2. Sieht die Regierung eine Möglichkeit, die vertrauliche Geburt für die Bündner Spitäler zuzulassen?
3. Wenn ja, welche Massnahmen müssen ergriffen werden, damit die vertrauliche Geburt angeboten werden kann und in der Öffentlichkeit bekannt wird?
Chur, 29. August 2013
Märchy-Caduff, Hardegger, Tomaschett-Berther (Trun), Albertin, Baselgia-Brunner, Berther (Disentis/Mustér), Bezzola (Samedan), Blumenthal, Brandenburger, Bucher-Brini, Caluori, Casutt-Derungs Silvia, Clalüna, Claus, Darms-Landolt, Davaz, Della Vedova, Dermont, Dosch, Florin-Caluori, Frigg-Walt, Furrer-Cabalzar, Gartmann-Albin, Gunzinger, Holzinger-Loretz, Jaag, Joos, Kleis-Kümin, Kollegger (Chur), Kollegger (Malix), Krättli-Lori, Kunz (Chur), Locher Benguerel, Lorez-Meuli, Meyer-Grass, Müller (Davos Platz), Niggli-Mathis (Grüsch), Noi-Togni, Papa, Pedrini, Perl, Peyer, Pult, Steck-Rauch, Stiffler (Chur), Tenchio, Thöny, Tomaschett (Breil), Trepp, Troncana-Sauer, Vetsch (Pragg-Jenaz), Zweifel-Disch, Bürgi-Büchel, Decurtins-Jermann, Degonda, Deplazes, Gugelmann, Monigatti
Antwort der Regierung
Die Regierung beantwortet die gestellten Fragen wie folgt:
1. Die vertrauliche Geburt bietet Frauen in Not die Möglichkeit, ihr Kind medizinisch begleitet zur Welt zu bringen und sich nach der Geburt psychisch und sozial durch geschulte Fachpersonen unterstützen zu lassen. Die vertrauliche Geburt bietet damit eine sinnvolle Ergänzung zu Babyfenstern, um Schwangeren in Not beizustehen.

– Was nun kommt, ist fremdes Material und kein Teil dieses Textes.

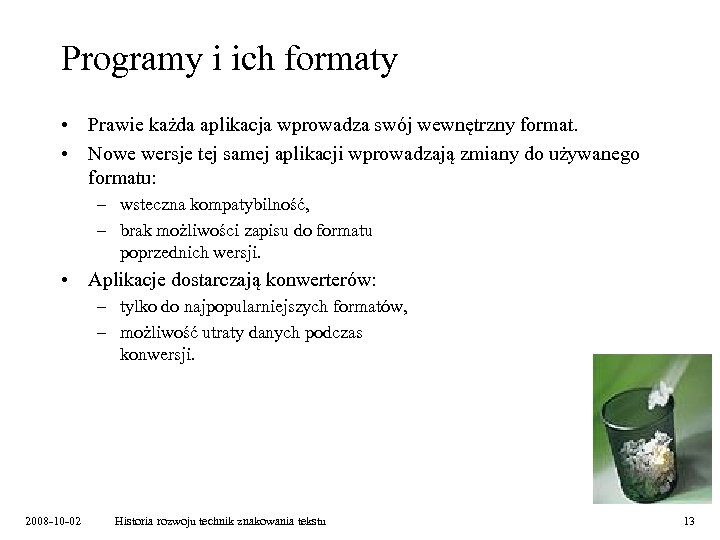 Programy i ich formaty

• Prawie każda aplikacja wprowadza swój wewnętrzny format.
• Nowe wersje tej samej aplikacji wprowadzają zmiany do używanego formatu:
– wsteczna kompatybilność,
– brak możliwości zapisu do formatu poprzednich wersji.
• Aplikacje dostarczają konwerterów:
– tylko do najpopularniejszych formatów,
– możliwość utraty danych podczas konwersji.

2008-10-02 Historia rozwoju technik znakowania tekstu 13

2. In seiner Antwort auf die Interpellation von Nationalrätin Meier-Schatz über „Vertrauliche Geburt als Unterstützung für Schwangere in Not und als Alternative zu den Babyfenstern“ hielt der Bundesrat fest, dass er eine gesetzgeberische Anpassung für das Anbieten von vertraulichen beziehungsweise diskreten Geburten in der Schweiz nicht für nötig erachte (Curia Vista 13.3418).
Die Regierung teilt die Ansicht des Bundesrates. Vertrauliche Geburten in den Spitälern in Graubünden sind bereits heute möglich.

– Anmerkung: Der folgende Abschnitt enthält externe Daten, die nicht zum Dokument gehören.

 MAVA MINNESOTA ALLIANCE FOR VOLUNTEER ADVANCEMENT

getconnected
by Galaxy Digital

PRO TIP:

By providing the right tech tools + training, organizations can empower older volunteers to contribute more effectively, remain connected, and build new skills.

3. Wie in Antwort zu Frage 2 bereits dargelegt, ist die Regierung der Meinung, dass vertrauliche Geburten bereits heute angeboten werden können. Es steht jedem Spital mit einer Geburtsabteilung frei, ein entsprechendes Angebot in der Öffentlichkeit bekannt zu machen.

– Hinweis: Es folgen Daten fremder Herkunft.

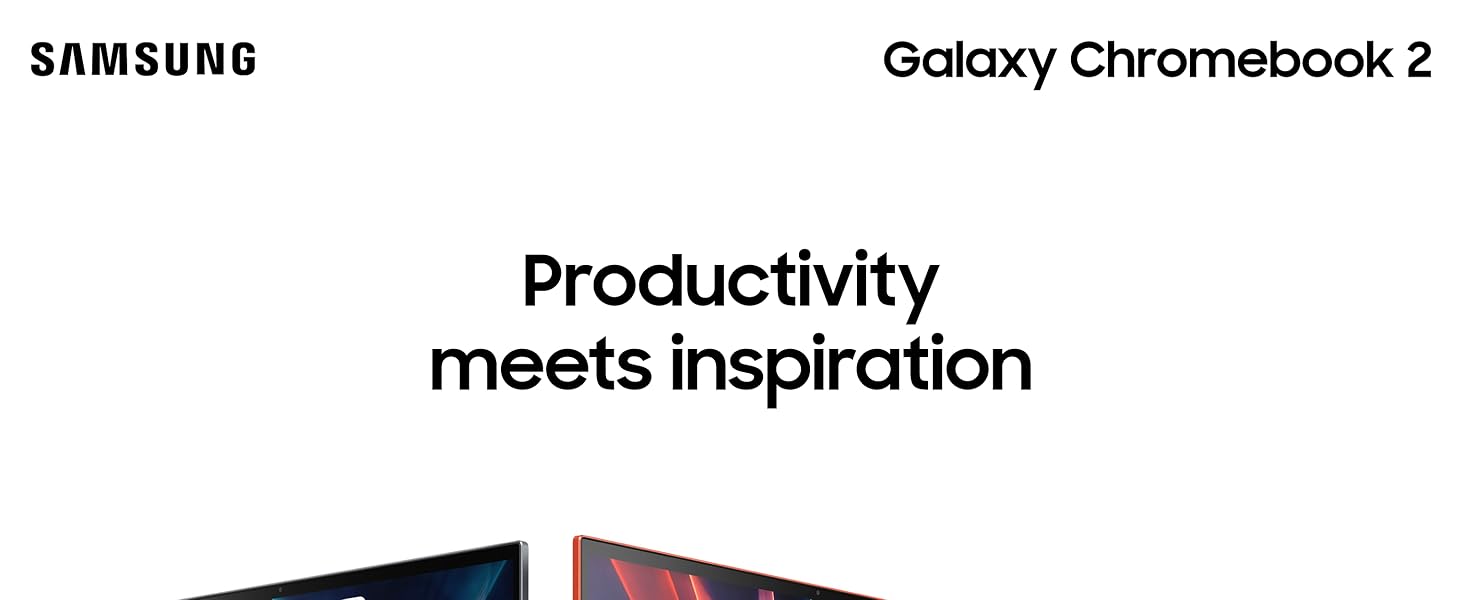 SAMSUNG

Galaxy Chromebook 2

Productivity meets inspiration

Da die in Graubünden im Spital Davos vorhandene Babyklappe bisher unbenutzt blieb und auch keine Fälle von ausgesetzten Babys bekannt sind, geht die Regierung indessen davon aus, dass die heute vorhandenen sozialen Netze grundsätzlich genügen.
Ein Handlungsbedarf zur Bekanntmachung der Möglichkeit der vertraulichen Geburt ist aus Sicht der Regierung somit nicht gegeben.